It's not that hard.
PS5 rumored clock speed is 2.18GHz is using 60CUs.
60CU × 4 SIMD32 × 32 × 2 × 2.18GHz = 33.5 TFLOPS.
- 16-bit floating point (FP16) = FLOPs
- 8-bit floating point (FP8) = FLOPs
- 8-bit integer (INT8) = TOPs
- 4-bit integer (INT4) = TOPs
The leak from Tom Henderson states AI Accelerators.
- AI Accelerator, supporting 300 TOPS of 8 bit computation / 67 TFLOPS of 16-bit floating point
60CU × 2 AI Accelerators 256 × 2.18GHz = 67 FLOPs (FP16)

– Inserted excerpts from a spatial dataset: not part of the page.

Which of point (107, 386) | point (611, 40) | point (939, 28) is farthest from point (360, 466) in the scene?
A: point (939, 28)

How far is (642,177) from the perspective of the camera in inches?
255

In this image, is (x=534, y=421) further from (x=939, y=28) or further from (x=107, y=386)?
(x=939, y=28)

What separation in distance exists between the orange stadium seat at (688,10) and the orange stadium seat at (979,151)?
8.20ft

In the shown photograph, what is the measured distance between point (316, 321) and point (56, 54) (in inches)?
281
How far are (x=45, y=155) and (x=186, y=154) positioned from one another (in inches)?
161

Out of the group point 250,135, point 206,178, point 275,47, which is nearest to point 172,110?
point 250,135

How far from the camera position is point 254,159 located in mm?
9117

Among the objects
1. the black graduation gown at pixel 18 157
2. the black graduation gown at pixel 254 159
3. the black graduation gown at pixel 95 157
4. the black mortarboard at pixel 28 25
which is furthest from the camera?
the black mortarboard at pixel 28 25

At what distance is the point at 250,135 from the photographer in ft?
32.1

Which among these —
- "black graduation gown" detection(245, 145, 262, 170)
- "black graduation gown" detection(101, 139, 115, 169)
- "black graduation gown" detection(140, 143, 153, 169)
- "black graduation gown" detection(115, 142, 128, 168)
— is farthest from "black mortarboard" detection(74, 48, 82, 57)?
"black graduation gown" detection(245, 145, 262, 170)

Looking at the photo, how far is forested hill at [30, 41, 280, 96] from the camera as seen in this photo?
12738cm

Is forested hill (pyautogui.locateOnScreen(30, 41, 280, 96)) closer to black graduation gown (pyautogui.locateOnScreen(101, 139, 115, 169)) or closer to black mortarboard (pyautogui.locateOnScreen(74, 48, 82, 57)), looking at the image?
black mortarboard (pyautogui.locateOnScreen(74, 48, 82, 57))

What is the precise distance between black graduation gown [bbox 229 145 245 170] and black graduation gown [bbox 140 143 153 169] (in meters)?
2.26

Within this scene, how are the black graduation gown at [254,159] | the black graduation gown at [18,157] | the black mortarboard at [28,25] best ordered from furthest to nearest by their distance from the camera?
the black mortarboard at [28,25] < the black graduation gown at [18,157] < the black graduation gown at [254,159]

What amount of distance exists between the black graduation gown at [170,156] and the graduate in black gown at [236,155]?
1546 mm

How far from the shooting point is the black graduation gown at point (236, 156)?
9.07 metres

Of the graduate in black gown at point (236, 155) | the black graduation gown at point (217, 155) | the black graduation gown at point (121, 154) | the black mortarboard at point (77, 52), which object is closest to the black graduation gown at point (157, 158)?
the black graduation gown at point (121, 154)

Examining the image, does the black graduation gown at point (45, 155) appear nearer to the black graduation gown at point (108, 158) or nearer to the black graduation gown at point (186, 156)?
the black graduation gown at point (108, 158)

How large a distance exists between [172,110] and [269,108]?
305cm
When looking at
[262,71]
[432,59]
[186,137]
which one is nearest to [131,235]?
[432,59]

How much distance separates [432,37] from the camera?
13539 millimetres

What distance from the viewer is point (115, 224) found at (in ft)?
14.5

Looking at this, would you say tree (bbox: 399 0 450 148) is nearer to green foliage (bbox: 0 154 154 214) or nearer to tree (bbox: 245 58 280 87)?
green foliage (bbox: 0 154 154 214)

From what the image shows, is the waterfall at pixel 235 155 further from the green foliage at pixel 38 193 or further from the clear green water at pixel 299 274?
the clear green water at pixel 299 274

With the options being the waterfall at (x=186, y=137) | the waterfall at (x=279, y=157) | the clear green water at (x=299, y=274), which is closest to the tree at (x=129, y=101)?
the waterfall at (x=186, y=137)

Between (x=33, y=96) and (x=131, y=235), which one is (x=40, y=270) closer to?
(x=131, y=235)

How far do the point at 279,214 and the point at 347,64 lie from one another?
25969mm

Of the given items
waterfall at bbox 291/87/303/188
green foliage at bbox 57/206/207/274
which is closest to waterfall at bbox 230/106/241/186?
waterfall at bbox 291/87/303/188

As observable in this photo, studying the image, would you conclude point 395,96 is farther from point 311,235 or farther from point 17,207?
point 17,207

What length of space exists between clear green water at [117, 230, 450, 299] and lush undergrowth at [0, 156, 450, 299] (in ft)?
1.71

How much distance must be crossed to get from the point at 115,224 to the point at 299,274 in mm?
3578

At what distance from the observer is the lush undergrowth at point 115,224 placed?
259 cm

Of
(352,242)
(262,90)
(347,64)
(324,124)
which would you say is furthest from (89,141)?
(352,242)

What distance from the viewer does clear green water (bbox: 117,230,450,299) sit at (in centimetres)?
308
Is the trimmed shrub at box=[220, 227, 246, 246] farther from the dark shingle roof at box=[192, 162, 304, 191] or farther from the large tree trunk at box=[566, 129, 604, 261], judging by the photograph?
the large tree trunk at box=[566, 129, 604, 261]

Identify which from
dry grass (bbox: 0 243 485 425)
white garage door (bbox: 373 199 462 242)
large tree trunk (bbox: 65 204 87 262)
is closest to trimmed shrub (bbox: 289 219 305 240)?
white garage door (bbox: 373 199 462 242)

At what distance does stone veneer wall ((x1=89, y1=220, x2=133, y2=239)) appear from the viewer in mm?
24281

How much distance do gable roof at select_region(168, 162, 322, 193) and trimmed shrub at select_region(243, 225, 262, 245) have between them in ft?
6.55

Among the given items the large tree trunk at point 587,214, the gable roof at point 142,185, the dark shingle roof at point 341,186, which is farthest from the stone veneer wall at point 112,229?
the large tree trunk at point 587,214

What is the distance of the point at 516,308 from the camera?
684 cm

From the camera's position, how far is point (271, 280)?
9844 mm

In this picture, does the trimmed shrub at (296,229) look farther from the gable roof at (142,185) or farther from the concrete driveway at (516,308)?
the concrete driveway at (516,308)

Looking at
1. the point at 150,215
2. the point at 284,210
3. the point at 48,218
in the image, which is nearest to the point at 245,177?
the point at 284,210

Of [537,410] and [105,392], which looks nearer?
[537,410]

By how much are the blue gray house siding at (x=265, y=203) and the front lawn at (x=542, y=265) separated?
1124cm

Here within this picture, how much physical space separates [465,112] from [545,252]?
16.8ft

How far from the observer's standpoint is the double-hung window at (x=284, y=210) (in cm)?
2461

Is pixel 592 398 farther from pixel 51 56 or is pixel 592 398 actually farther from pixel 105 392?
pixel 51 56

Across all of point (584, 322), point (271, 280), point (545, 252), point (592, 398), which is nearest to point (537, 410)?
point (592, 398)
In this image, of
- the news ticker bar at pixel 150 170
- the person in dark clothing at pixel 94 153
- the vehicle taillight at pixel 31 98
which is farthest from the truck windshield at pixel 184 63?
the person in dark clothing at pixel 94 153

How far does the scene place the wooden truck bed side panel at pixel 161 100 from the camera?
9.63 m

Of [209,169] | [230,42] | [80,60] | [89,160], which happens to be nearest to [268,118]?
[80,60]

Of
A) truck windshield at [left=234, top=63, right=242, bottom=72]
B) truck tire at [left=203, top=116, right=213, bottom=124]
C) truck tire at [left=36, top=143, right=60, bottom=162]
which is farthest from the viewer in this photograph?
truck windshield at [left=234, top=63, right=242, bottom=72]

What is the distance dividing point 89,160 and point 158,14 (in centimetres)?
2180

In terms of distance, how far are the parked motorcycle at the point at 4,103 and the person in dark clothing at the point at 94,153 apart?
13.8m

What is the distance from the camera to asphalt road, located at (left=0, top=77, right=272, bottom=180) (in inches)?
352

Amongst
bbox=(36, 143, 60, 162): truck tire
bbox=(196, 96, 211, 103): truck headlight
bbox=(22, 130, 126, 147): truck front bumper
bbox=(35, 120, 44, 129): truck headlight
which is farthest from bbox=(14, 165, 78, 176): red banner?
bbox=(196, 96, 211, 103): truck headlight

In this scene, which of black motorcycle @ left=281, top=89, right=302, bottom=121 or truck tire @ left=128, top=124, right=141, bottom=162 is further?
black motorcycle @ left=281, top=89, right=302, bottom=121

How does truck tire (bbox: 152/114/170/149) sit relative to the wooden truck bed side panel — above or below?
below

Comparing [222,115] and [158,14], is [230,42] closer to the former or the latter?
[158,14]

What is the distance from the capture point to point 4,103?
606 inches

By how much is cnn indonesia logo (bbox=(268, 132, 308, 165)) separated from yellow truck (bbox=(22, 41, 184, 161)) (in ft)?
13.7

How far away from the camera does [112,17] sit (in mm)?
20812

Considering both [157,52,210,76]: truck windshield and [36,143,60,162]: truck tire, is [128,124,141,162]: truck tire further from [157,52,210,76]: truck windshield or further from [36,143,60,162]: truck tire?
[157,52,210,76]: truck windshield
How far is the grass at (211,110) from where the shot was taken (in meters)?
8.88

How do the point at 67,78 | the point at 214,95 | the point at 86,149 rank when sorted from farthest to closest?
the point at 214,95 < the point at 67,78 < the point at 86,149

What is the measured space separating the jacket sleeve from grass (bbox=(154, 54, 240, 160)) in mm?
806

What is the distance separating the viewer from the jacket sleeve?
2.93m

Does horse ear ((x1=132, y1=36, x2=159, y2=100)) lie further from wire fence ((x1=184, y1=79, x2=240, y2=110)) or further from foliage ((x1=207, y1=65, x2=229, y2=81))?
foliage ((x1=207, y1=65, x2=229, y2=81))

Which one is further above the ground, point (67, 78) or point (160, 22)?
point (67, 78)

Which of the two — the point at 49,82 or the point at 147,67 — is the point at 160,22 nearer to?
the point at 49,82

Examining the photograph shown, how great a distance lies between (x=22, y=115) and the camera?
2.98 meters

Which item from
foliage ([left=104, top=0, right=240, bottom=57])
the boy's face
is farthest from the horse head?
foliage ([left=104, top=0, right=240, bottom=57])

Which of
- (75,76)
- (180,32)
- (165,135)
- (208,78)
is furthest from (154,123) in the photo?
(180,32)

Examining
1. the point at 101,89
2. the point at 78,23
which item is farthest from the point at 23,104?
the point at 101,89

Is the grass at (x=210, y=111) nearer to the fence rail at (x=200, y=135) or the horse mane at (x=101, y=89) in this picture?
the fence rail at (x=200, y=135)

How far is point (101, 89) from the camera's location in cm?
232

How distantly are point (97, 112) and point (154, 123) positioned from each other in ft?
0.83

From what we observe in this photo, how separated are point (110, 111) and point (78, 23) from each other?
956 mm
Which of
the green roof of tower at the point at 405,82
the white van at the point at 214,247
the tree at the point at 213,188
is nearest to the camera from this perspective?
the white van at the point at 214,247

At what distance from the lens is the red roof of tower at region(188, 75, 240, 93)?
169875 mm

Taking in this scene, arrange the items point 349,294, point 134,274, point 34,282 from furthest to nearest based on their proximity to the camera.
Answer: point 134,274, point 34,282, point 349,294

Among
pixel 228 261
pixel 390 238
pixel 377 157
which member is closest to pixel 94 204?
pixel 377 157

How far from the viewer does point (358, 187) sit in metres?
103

60CU × 2 AI Accelerators × 512 × 2.18GHz = 134 TOPs (INT8)
RDNA4 now supports Sparsity, which doubles performance.
Examining AMD's RDNA 4 Changes in LLVM
RDNA 4 introduces new SWMMAC (Sparse Wave Matrix Multiply Accumulate) instructions to take advantage of sparsity.
60CU × 2 AI Accelerators x 1028 × 2.18GHz = 267 TOPs. But this number is still not the 300 TOPs number. Which is where the problem with clock speed starts.
Kepler uses a clock speed of 2.45GHz to get that 300 TOPs number.
60CU × 2 AI Accelerators × 1028 × 2.45GHz = 302 TOPs
but if that's the clock, the TFLOPs would be to high.
60CU × 4 SIMD32 × 32 × 2 × 2.45GHz = 37.6 TFLOPS
The only way it all makes sense is this and the leaks tweaked stuff to protect their sources.
Normal Mode
- CPU = 3.5GHz
- GPU = 2.23GHz
High CPU Frequency Mode / Performance Mode
- CPU = 3.85GHz
- GPU = 2.18GHz
High GPU Frequency Mode / Fidelity Mode
- CPU = 3.43GHz
- GPU = 2.45GHz
Obviously, this is just me speculating but I find it strange that no one noticed this.